Now, asking about taurine countering rapa, is asking about what happens inside the black box. By definition we don’t know - because we don’t have a perfect model of how the human body works, we can only speculate. I am happy to speculate just as lustily as the next guy, and read with pleasure the various papers on pubmed, but at the end of the day, it’s speculation. Outcomes trump it every time.
Yet, since we all have to make decisions, we need some kind of reasoning chain. Yours may be better than mine. Here’s mine:
1)There is no evidence that rapa works better in old mice, vs supplied all through life from young to old. In fact, we have experiements that the longer on rapa, the longer mice live. Including starting at a young age.
2)Taurine declines in mice with age. But it is higher in youth - yet rapa works in young mice, so it doesn’t seem that higher-taurine-young-mice don’t benefit from rapa. This suggest strongly to me, that if I have youthful levels of taurine thanks to supplementation, it will not prevent rapa from being beneficial - after all, if I started rapa at 20 with a high level of taurine, I’d still benefit from rapa, just as young mice do.
Of course, if rapa doesn’t benefit humans, then that’s a rapa problem and has nothing to do with taurine, so we can ignore that - it’s in the very assumption itself. We assume/hope/take a risk, that rapa works for us. I don’t see how taurine enters into it.
Now, one may ask “won’t it interfere with rapa, because mTOR” - you’re asking about what happens inside the black box - but I say, the outcome in young mice with high taurine is beneficial, so…
As long as we’re speculating, I can speculate as much as the next guy/gal. I speculate that rapa simply turns down the mTOR, so taurine is irrelevant in that case. It’s as if you rev up the engine with taurine which ordinarily will make you race down the street - but rapa puts the transmission in neutral - you can rev as much as you wish it won’t make any difference.
However, we are pulsing rapa. And we have seen in the PEARL trial, and anecdotal evidence (plus waiting on Brad Stanfields study), that muscles benefit on rapa - stronger. Here we see a perfect analogy.
Somone worries, but since muscles grow with mTOR activation, won’t rapa shrink your muscles? Mechanistic speculation about what happens inside the black box. Then we look at outcomes - the opposite seems to be true, muscles benefit from rapa. Lesson learned? Only outcomes matter. Worrying about the inside of the black box is of intellectual curiosity (which I share with gusto!), but for actionable pointers, I look to outcomes and try not to be guided by mechanistic speculation.
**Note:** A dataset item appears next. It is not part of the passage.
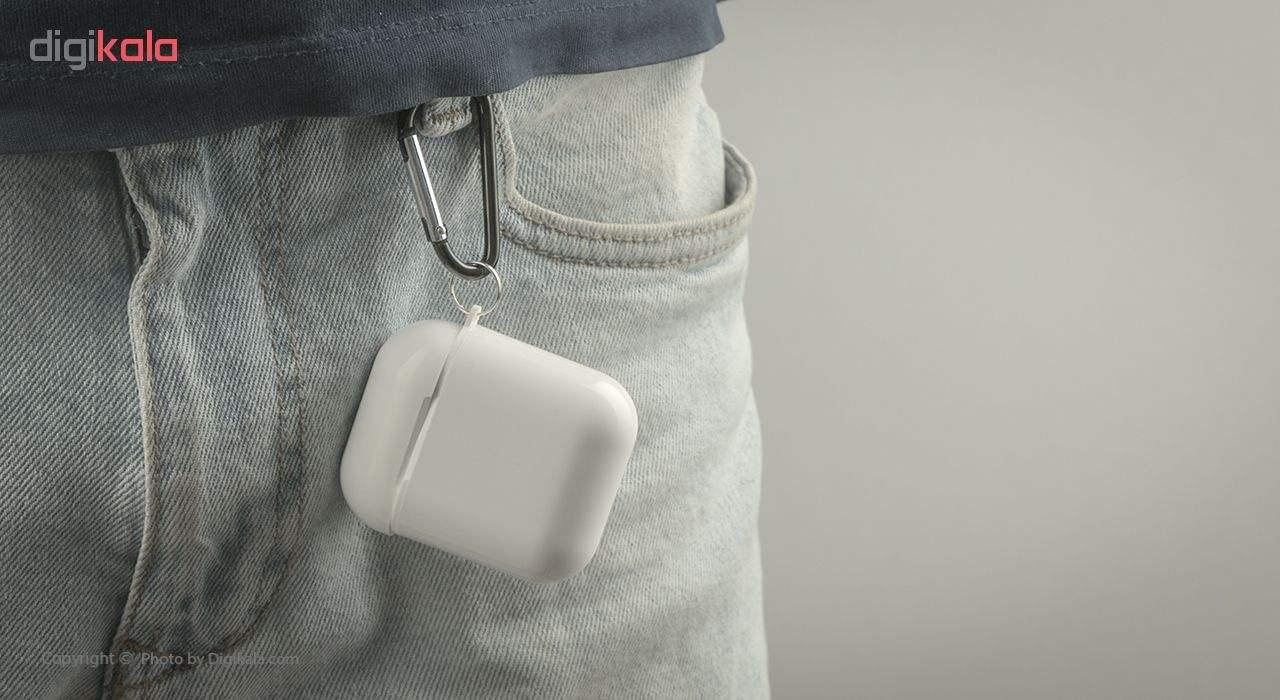 کاور شارژ بی سیم ای وان مدل AOPC1 مناسب برای کیس اپل ایرپاد main 1 7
It’s all a gamble. It’s possible the opposite is true - rapa may inhibit whatever the benefits of taurine are, rather than taurine abolishing taurine benefits. I’m gambling that they’ll be additive. What’s the truth - we won’t know for now, or maybe ever. Speculatively, I turn again to mouse studies. High taurine in young mice is presumably good, and rapa in young mice is also good, so it doesn’t seem as if rapa demolishes the benefits of taurine. It looks like regardless of high (young mice) taurine status or low (old mice) taurine status, rapa is beneficial. It seems that if rapa doesn’t affect taurine, and taurine rapa, then perhaps one could stack the benefts of both. Same way exercise is good for muscles, and it looks like rapa is good for muscles so one does not abolish the other, as muscles benefit from both. It’s not “exercise alone = muscle benefits” and “rapa alone = muscle benefits” - it’s “exercise AND rapa = muscle benefits” That’s my roll of the dice with taurine - they’ll stack positively.
Now, since we pulse rapamycin, my plan is (I start rapa in January), to not supplement with taurine on the day of rapa and the following day, since anecdotal evidence with exercise seems to be that more folks report better resuts with not exercising on those two days. Of course, my reasoning might be all wrong, but being a simple man I must rely on my own meager resources, and I admire those who can figure it out better. YMMV.